Filter the data for "google" and copy matching lines.

══ Task input

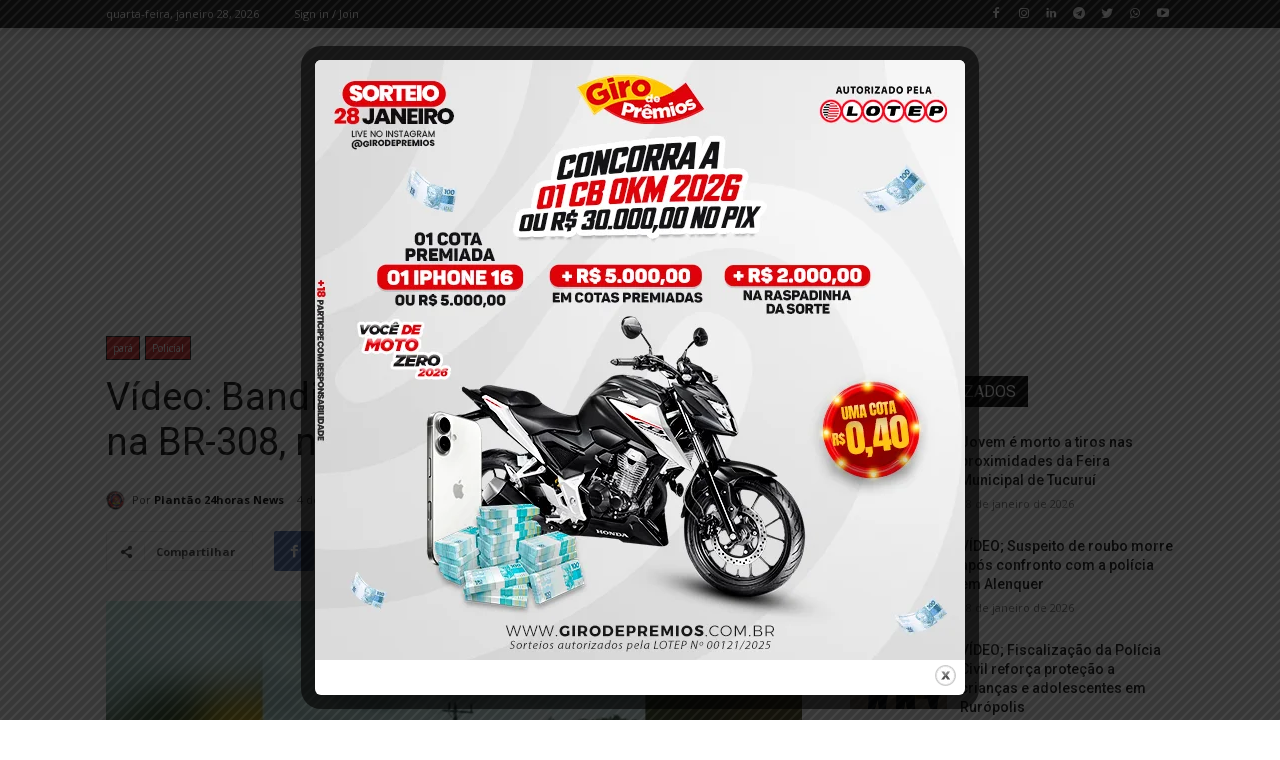

--- FILE ---
content_type: text/html; charset=utf-8
request_url: https://www.google.com/recaptcha/api2/aframe
body_size: 269
content:
<!DOCTYPE HTML><html><head><meta http-equiv="content-type" content="text/html; charset=UTF-8"></head><body><script nonce="RImKQNR0jL69y7zAC735wg">/** Anti-fraud and anti-abuse applications only. See google.com/recaptcha */ try{var clients={'sodar':'https://pagead2.googlesyndication.com/pagead/sodar?'};window.addEventListener("message",function(a){try{if(a.source===window.parent){var b=JSON.parse(a.data);var c=clients[b['id']];if(c){var d=document.createElement('img');d.src=c+b['params']+'&rc='+(localStorage.getItem("rc::a")?sessionStorage.getItem("rc::b"):"");window.document.body.appendChild(d);sessionStorage.setItem("rc::e",parseInt(sessionStorage.getItem("rc::e")||0)+1);localStorage.setItem("rc::h",'1769627269815');}}}catch(b){}});window.parent.postMessage("_grecaptcha_ready", "*");}catch(b){}</script></body></html>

════

_Task output_
request_url: https://www.google.com/recaptcha/api2/aframe
<!DOCTYPE HTML><html><head><meta http-equiv="content-type" content="text/html; charset=UTF-8"></head><body><script nonce="RImKQNR0jL69y7zAC735wg">/** Anti-fraud and anti-abuse applications only. See google.com/recaptcha */ try{var clients={'sodar':'https://pagead2.googlesyndication.com/pagead/sodar?'};window.addEventListener("message",function(a){try{if(a.source===window.parent){var b=JSON.parse(a.data);var c=clients[b['id']];if(c){var d=document.createElement('img');d.src=c+b['params']+'&rc='+(localStorage.getItem("rc::a")?sessionStorage.getItem("rc::b"):"");window.document.body.appendChild(d);sessionStorage.setItem("rc::e",parseInt(sessionStorage.getItem("rc::e")||0)+1);localStorage.setItem("rc::h",'1769627269815');}}}catch(b){}});window.parent.postMessage("_grecaptcha_ready", "*");}catch(b){}</script></body></html>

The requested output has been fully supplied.